Importantly, in many applications asymmetric cryptography is not used throughout the entire communication process. Instead, it will typically only be used to exchange symmetric keys between the parties by which they will actually communicate.

This is the case, for instance, when you purchase goods online. Knowing the vendor’s public key, she can send you digitally signed messages which you can verify for their authenticity. On this basis, you can follow one of multiple protocols for exchanging symmetric keys to securely communicate.

The main reason for the frequency of the aforementioned approach is that asymmetric cryptography is much less efficient than symmetric cryptography in producing a particular level of security. This is one reason why we still need symmetric key cryptography next to public cryptography. In addition, symmetric key cryptography is much more natural in particular applications such as a computer user encrypting their own data.

So how exactly do digital signatures and public key encryption address the key distribution and key management problems?

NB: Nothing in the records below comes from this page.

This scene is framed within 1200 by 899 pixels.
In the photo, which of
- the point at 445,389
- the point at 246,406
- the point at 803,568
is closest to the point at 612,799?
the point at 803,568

There is not one answer here. Asymmetric cryptography is a tool and there is not one way to employ that tool. But let’s take our earlier example from Jim’s Sporting Goods to show how the issues would typically be addressed in this example.

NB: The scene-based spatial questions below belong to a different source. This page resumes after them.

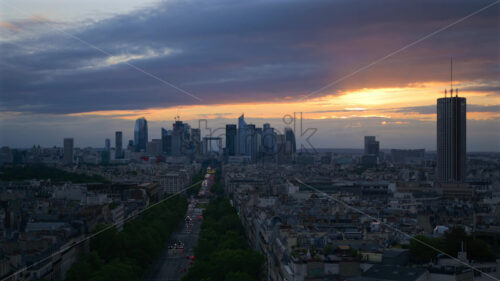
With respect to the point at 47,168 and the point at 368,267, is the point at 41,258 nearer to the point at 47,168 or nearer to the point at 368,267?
the point at 368,267

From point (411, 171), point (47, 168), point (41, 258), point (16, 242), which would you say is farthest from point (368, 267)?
point (411, 171)

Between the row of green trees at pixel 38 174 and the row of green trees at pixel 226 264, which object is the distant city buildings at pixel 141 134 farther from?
the row of green trees at pixel 226 264

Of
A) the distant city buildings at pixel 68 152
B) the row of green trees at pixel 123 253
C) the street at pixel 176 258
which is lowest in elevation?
the street at pixel 176 258

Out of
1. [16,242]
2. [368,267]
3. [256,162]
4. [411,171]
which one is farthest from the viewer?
[256,162]

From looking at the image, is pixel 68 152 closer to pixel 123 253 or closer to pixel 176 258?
pixel 176 258

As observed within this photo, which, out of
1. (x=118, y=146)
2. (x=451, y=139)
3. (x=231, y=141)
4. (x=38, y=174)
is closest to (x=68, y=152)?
(x=38, y=174)

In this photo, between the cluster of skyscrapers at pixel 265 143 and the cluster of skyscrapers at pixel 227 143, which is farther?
the cluster of skyscrapers at pixel 227 143

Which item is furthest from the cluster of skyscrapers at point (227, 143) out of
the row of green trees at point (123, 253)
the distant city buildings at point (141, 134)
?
the row of green trees at point (123, 253)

To start, Jim’s Sporting Goods would probably approach a certificate authority, an organization that supports in public key distribution. The certificate authority would register some details about Jim’s Sporting Goods and grant it a public key. It would, then, send Jim’s Sporting Goods a certificate, known as a TLS/SSL certificate, with Jim’s Sporting Goods’s public key digitally signed using the certificate authority’s own public key. In this way, the certificate authority affirms that a particular public key indeed belongs to Jim’s Sporting Goods.

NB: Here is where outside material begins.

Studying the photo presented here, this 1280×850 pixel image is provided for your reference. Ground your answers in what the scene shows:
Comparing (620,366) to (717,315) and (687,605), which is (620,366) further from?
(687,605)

The key to understanding this process with TLS/SSL certificates is that, while you will generally not have Jim’s Sporting Goods’s public key stored anywhere on your computer, the public keys of recognized certificate authorities are indeed stored in your browser or in your operating system. These are stored in what are called root certificates.

Hence, when Jim’s Sporting Goods provides you with its TLS/SSL certificate, you can verify the certificate authority’s digital signature via a root certificate in your browser or operating system. If the signature is valid, you can be relatively sure that the public key on the certificate indeed belongs to Jim’s Sporting Goods. On this basis, it is easy to set up a protocol for secure communication with Jim’s Sporting Goods.

Key distribution has now become vastly simpler for Jim’s Sporting Goods. It is not hard to see that key management has also become greatly simplified. Instead of having to store thousands of keys, Jim’s Sporting Goods merely needs to store a private key that allows it to make signatures for the public key on its SSL certificate. Each time a customer comes to Jim’s Sporting Goods’s site, they can establish a secure communication session from this public key. Customers also do not need to store any information (other than the public keys of recognized certificate authorities in their operating system and browser).

[5] Any schemes attempting to achieve non-repudiation, the other theme we discussed in Chapter 1, will at its basis need to involve digital signatures.